DATA LINES ->
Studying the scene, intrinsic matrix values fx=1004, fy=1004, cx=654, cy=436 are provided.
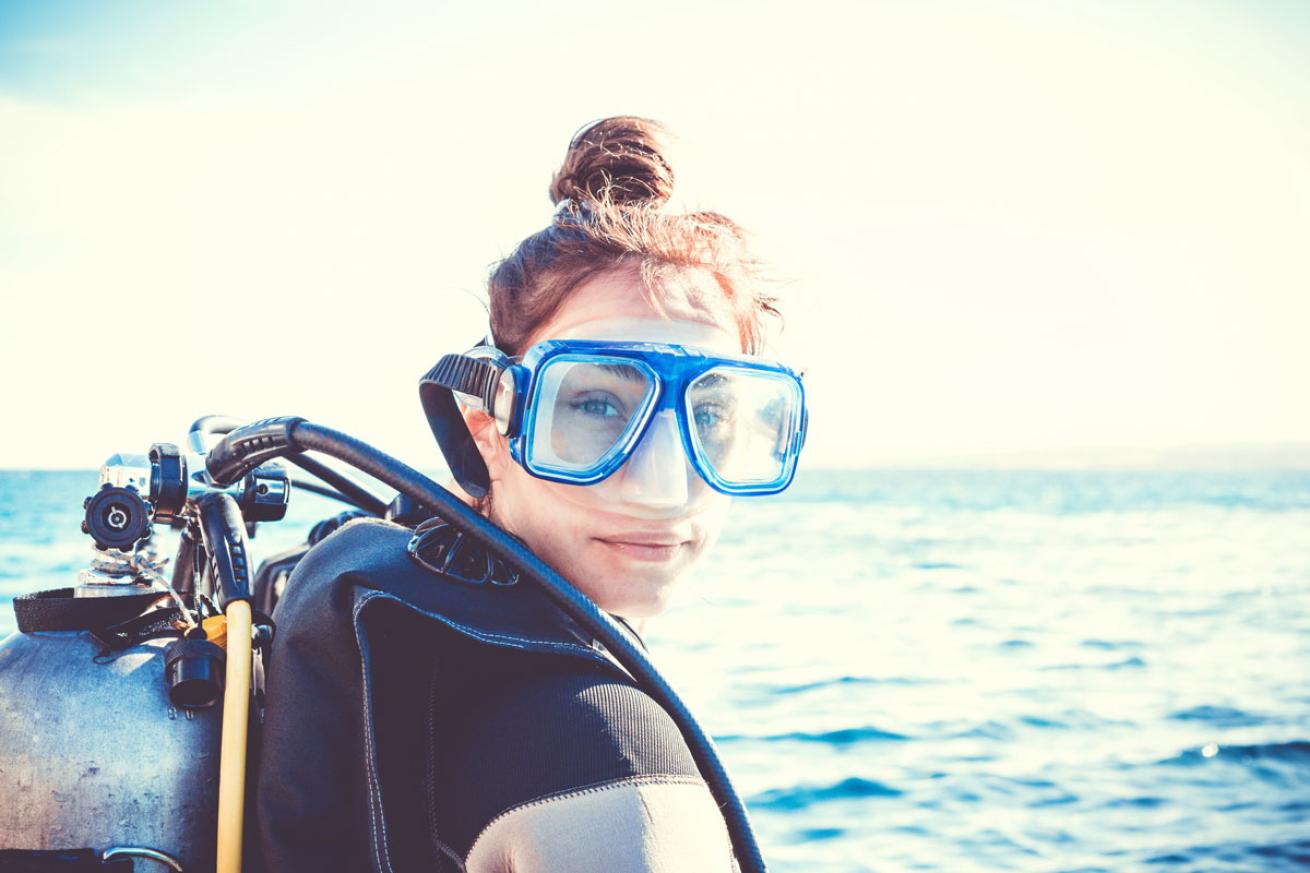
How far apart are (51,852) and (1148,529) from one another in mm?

* * *

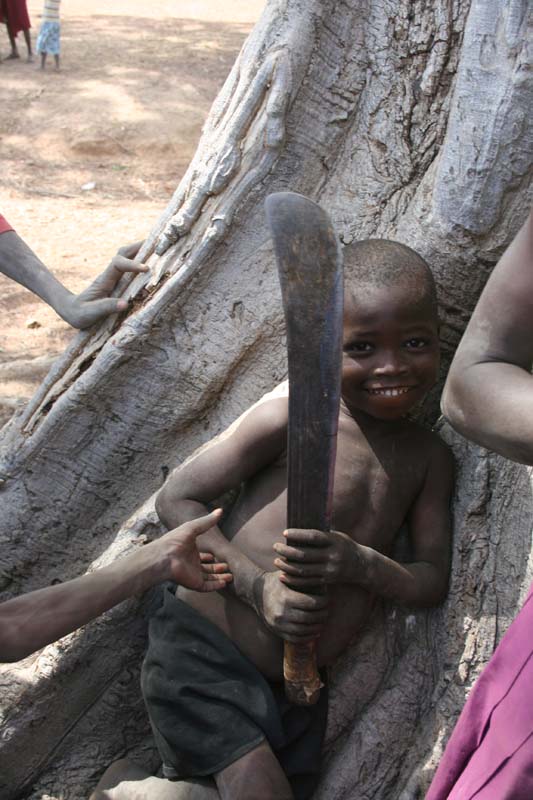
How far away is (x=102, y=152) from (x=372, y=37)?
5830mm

--

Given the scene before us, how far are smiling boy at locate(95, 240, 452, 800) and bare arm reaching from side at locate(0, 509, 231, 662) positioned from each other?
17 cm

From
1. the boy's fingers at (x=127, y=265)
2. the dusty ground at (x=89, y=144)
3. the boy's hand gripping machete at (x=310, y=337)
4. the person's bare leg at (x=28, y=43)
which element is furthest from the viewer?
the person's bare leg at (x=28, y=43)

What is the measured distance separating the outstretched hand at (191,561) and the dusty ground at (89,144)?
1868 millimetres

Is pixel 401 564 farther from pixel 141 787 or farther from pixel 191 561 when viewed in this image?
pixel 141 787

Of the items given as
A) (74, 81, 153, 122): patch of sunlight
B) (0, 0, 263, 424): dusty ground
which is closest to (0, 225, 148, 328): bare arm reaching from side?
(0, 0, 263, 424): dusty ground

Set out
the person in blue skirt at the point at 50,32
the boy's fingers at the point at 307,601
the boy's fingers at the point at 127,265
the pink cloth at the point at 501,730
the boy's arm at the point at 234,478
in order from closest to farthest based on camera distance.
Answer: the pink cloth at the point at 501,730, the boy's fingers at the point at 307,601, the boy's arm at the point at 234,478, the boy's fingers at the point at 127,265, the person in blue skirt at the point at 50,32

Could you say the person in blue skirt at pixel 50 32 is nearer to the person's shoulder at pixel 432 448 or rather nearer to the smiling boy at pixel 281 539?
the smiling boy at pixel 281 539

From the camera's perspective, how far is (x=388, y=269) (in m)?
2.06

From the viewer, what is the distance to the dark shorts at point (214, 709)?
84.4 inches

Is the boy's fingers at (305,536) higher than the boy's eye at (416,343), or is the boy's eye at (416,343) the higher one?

SHORT PROBLEM ->
Rewrite the entries starting with the line containing "From the camera's" and going on through the line containing "Is the boy's fingers", replacing "dark shorts" with "black shorts" and leaving everything else unchanged.

SOLUTION FOR THIS TASK ->
From the camera's perspective, how far is (x=388, y=269) (in m)?
2.06

From the viewer, what is the distance to the black shorts at point (214, 709)?
84.4 inches

Is the boy's fingers at (305,536) higher than the boy's eye at (416,343), or is the boy's eye at (416,343) the higher one?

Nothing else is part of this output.